1) Fannie and Freddie Fleece the Taxpayers

By September of 2007, two government-sponsored enterprises—the Federal National Mortgage Association (“Fannie Mae”) and the Federal Home Loan Mortgage Corporation (“Freddie Mac”)—guaranteed or owned about half of all home mortgages in the United States, totally a staggering $5.2 trillion worth of debt. Investors acted as if the federal government would bail out these behemoths if the value of their assets fell too low—and the government hasn’t disappointed them. The housing rescue bill, passed by Congress in July, reinforced the belief that Fannie and Freddie are “too big to fail” by allowing the Treasury Department to extend unlimited lines of credit to Fannie and Freddie and, if necessary, to buy their stock. This legislation puts taxpayers at greater risk than before, argues University of Mississippi economist and Independent Institute Research Fellow William F. Shughart II in his latest op-ed.

“In a worst-case scenario, the two companies would be taken over by the federal government,” writes Shughart. “Taxpayers would then be fully responsible for their combined $5.2 trillion in debt, instantly increasing the national debt by 50 percent.”

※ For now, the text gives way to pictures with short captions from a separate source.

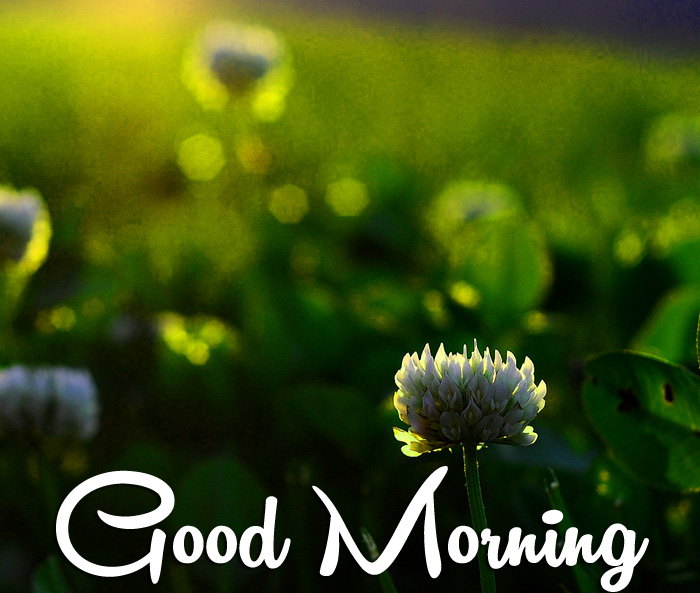 latest sunrise Good Morning white flower images
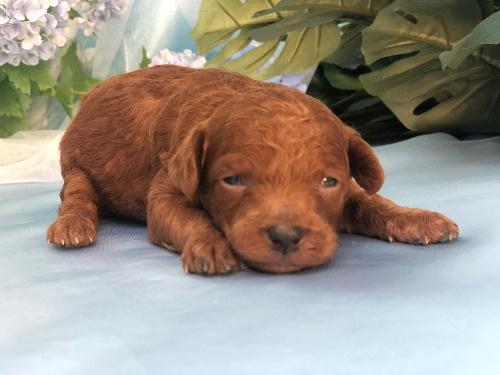 トイプードルの子犬(ID:1272711022)の1枚目の写真/更新日:2020-06-13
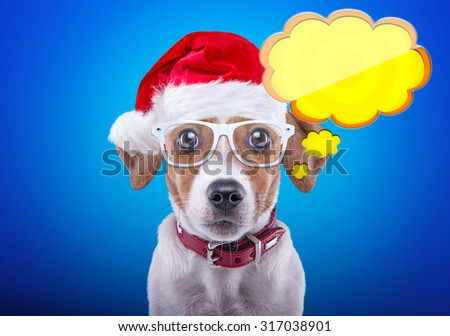 Smart dog in a Christmas costume. Dressed as Santa Claus. New Year's holidays - stock photo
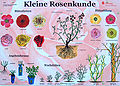 Infoschild Kleine Rosenkunde.jpg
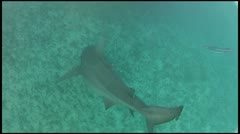 Sharky Waters Stock Footage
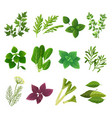 herbs and spices oregano green basil mint spinach vector image vector image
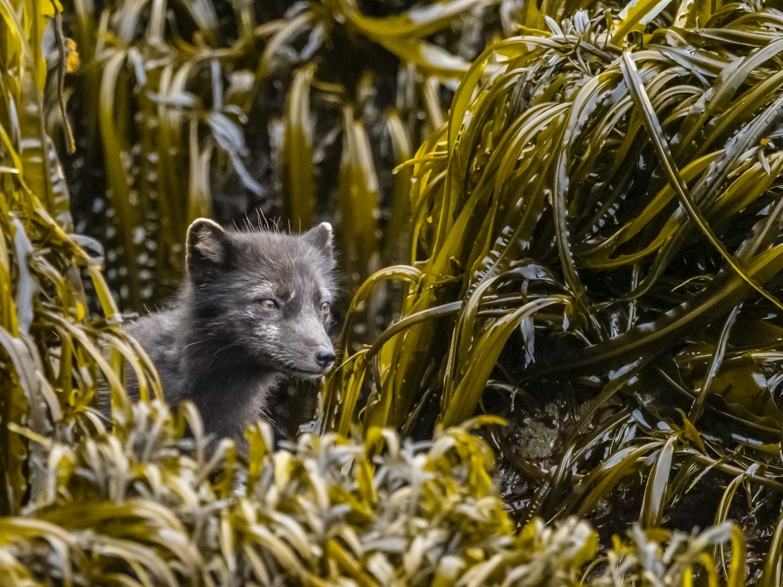 RLH Arctic Fox.jpg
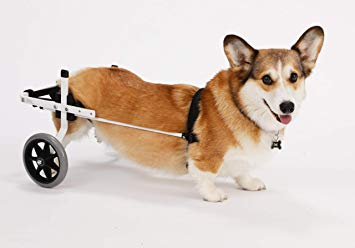 best dog wheelchairjpg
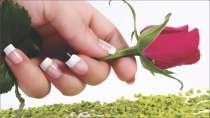 cartão de visita Manicure criativo: flor e branco com rosa e verde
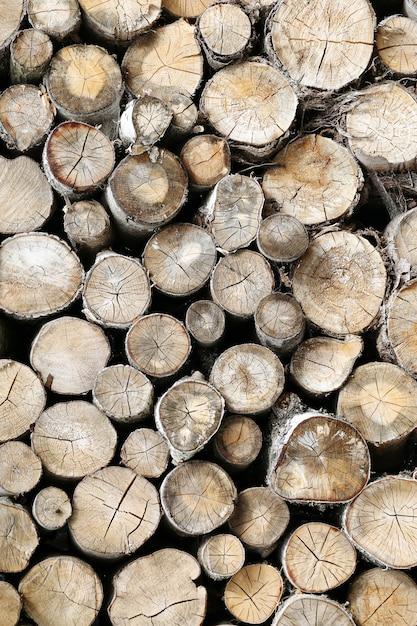 Mucha madera Foto gratis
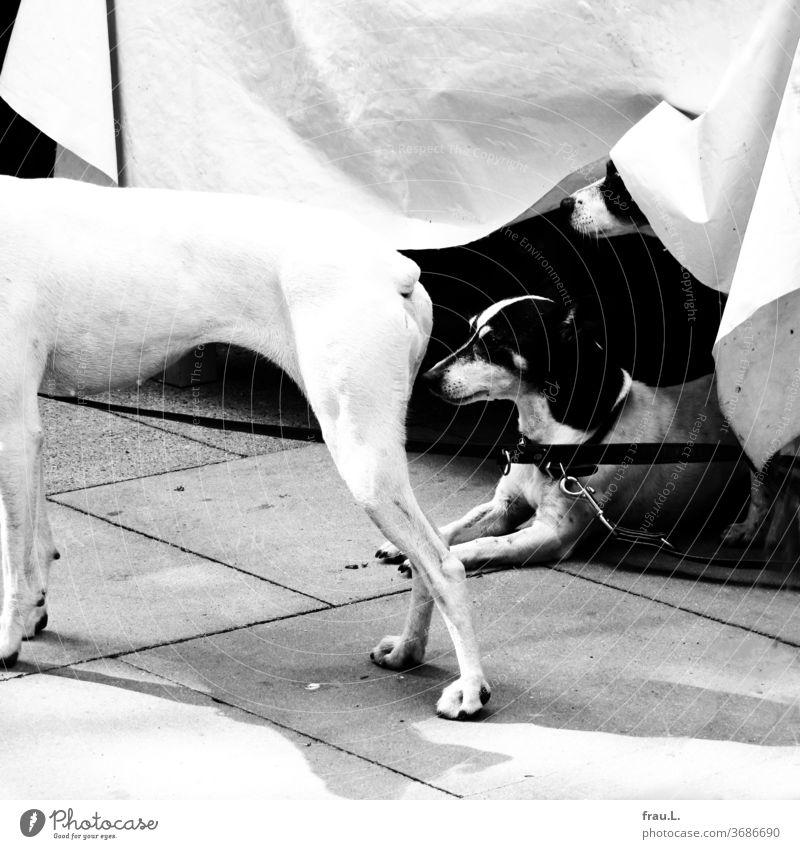 Drei angeleinte schwarz-weiße Hunde warten etwas angespannt auf Alpha. Tischdecke Café Bistro Gastronomie beobachten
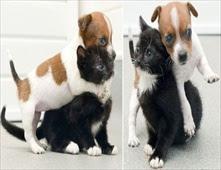 كلبة وهرة شقيقتان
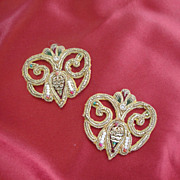 Gorgeous Antique Appliques-Titanic Era
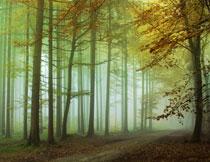 秋冬季节树林自然风光高清图片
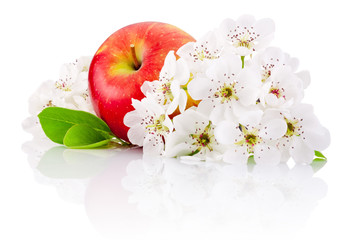 Red apple with leaf and flowers isolated on a white background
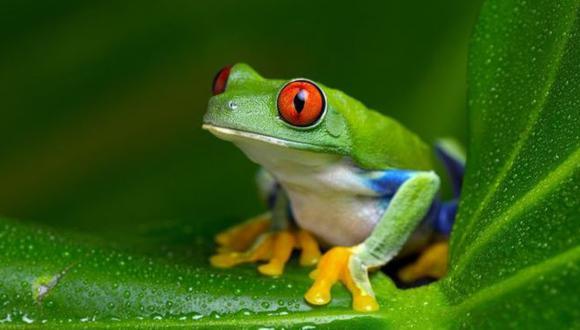 Las ranas Xenopus fueron utilizadas durante décadas para realizar pruebas de embarazo. (Getty Image)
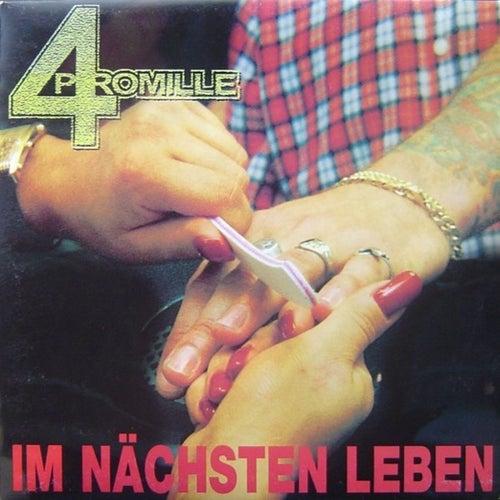 Play & Download Im nächsten Leben by 4 Promille | Napster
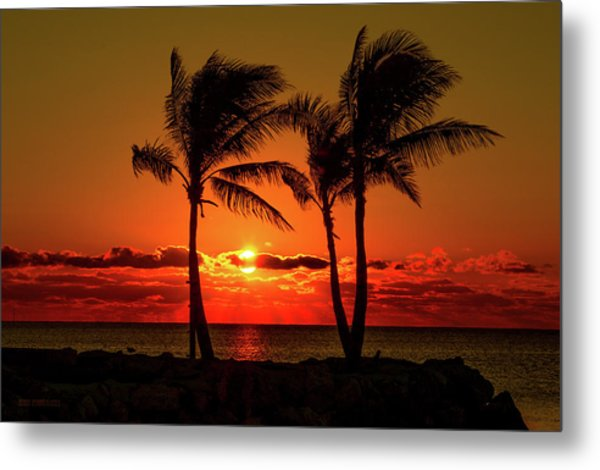 Fire Sunset Through Palms Metal Print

Fannie and Freddie say they will raise new capital privately and take steps to slow down defaults and foreclosures, but it’s hard to see how they can reassure taxpayers, given the federal government’s willingness to bail them out. Continues Shughart: “Although Fannie claims to have tightened requirements for liar loans [i.e., loans requiring little or no documentation to corroborate a borrower’s claimed income or assets], it will keep buying them until year’s end. Stay tuned for more bad news.”

“Fannie and Freddie Fleece the Taxpayers,” by William F. Shughart II (Urbana Daily Citizen, 8/18/08)

Purchase Taxing Choice: The Predatory Politics of Fiscal Discrimination, edited by William F. Shughart II


2) Social Security Increases Poverty

Social Security is often touted as a crucial safety net that protects American retirees from abject poverty. In reality, Social Security has made it harder for retirees to grow wealthier by reducing their ability to save and thus has contributed to poverty in old age, argues Texas A&M economist and Independent Institute Research Fellow Edgar K. Browning in a new op-ed based on his article for the summer 2008 issue of The Independent Review.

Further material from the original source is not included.